I expected more of this as well. What are the odds that SVB was the only bank to make this mistake?


JP Morgan's report addresses this (assuming it's comprehensive)

>SIVB was in a league of its own: a high level of loans plus securities as a percentage of deposits, and very low reliance on stickier retail deposits as a share of total deposits.

https://am.jpmorgan.com/content/dam/jpm-am-aem/global/en/ins...


There's only one way to fix this folks. We need to abolish the FDIC and use the money saved to give a tax cut to the rich. The rich then trickle down onto the failing banks and their depositors to resolve this problem.


Woah, that would absolutely increase my confidence in banking and would gladly put all my money in banks in such a situation! No way that’s gonna go wrong, nosireebob.


That lack of confidence is why I've moved all my money to crypto where no such mechanisms exist!


Let's say you're a company with well over the 250k limit on a bank account. How would you even withdraw that? Get it deposited on some other account (why trust the other bank more?), get the money in cash?


Wire it to a larger bank?


open additional bank accounts at other institutions until it is under 250k per account, or simply one account at a big 4 bank

the transfer should occur by wire transfer

go to the institution to accomplish the higher value wire transfer, there is no shortcut if you aren't using a bank that specifically made this easy (like SVB or First Republic Bank)


Big enough bank should be more safe as they are too big to be run. Also there is other options to hold safe enough amount of cash.


In a way that's kind of shitty, I mean... it's basically turning the world into Potter's ville from it's a wonderful life.

Stated task 1 >> Extract every line of the records that contains the string "paint". Matching is case-sensitive.
Stated task 2 >> Carry on the discussion about bank deposits after its last comment.
The discussion about bank deposits and the records have no connection to each other.

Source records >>
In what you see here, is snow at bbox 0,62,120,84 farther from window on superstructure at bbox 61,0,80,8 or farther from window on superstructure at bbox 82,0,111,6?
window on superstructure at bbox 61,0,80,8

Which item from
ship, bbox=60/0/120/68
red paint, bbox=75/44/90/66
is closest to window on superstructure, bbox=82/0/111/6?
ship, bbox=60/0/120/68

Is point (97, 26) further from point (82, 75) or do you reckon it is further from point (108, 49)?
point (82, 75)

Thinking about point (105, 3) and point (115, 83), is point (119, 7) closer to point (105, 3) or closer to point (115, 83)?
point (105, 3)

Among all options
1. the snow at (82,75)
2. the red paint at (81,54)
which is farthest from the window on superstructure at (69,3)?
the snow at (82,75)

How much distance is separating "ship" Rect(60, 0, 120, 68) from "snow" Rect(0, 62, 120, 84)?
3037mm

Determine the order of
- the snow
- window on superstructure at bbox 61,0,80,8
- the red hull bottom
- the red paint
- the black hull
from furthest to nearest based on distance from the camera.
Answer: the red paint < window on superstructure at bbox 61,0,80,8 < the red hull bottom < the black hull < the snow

Task response 1 >>
red paint, bbox=75/44/90/66
2. the red paint at (81,54)
- the red paint
Answer: the red paint < window on superstructure at bbox 61,0,80,8 < the red hull bottom < the black hull < the snow

Task response 2 >>
I mean, we're already mostly there, personally I think FDIC should insure 1mill+ for smaller/regional banks and 0 for "too big to fail" banks that will likely just get a handout if they ever were to "be close to failing".


First thing to do is figure out why you have more than 250k in a bank account.


Sell your deposit to somebody else at a discount if you’re desperate for cash.


He is shorting?


no, he's snorting ...


Capitalism on the way up, socialism on the way down


It’s still capitalism if you add guard rails and insurance. There is no reason to promote or allow bank runs. It doesn’t benefit anyone. The FDIC insurance cap should be increased and pegged to inflation and cover 90% of deposits. Then there should be additional voluntary insurance that could be purchased above that limit.


Buy WF stock?


so exciting!


Even though I dislike this guy, he is not wrong. First Republic is most certainly going into receivership tomorrow.


He is (likely self-interestedly) angling for a system-wide guarantee on uninsured deposits.

He's pretending something like this is true: SVB's failing will have a contagion effect on other banks (though some mechanism that he doesn't explain or have evidence for, although guys like him menacingly gesture towards MBS or something to remind us of 2008, even though it's completely different). By stopping the SVB run, we'll nip this contagion in the bud. There's some merit to this argument.

However, there's really no reason whatsoever to think that SVB's failing will have some causal impact on other banks' liquidity/solvency. To the extent that other banks are in trouble, it's because they have long duration assets that lost value when rates rose. Whether SVB survives or not has no impact on that. So the only mechanism through which an SVB bailout has any effect is through sending the implicit signal that the government will bail out all uninsured depositors.


Even if it doesn’t create contagion it may wipe out a generation of start ups and destroy trillions of dollars of value that will be created in 10 years, destroying the most valuable ecosystem the world has ever seen and all just at the time AI is about to lead to the next revolution and economic transformation.

Given these implications, the policy choices are easy. Why allow these long term consequences in the name od stiffing depositors?


Calm down. No it won't. We have financial markets. Good startups/innovations will get funding elsewhere. This is already happening. The current equity holders will lose a bit. No big deal.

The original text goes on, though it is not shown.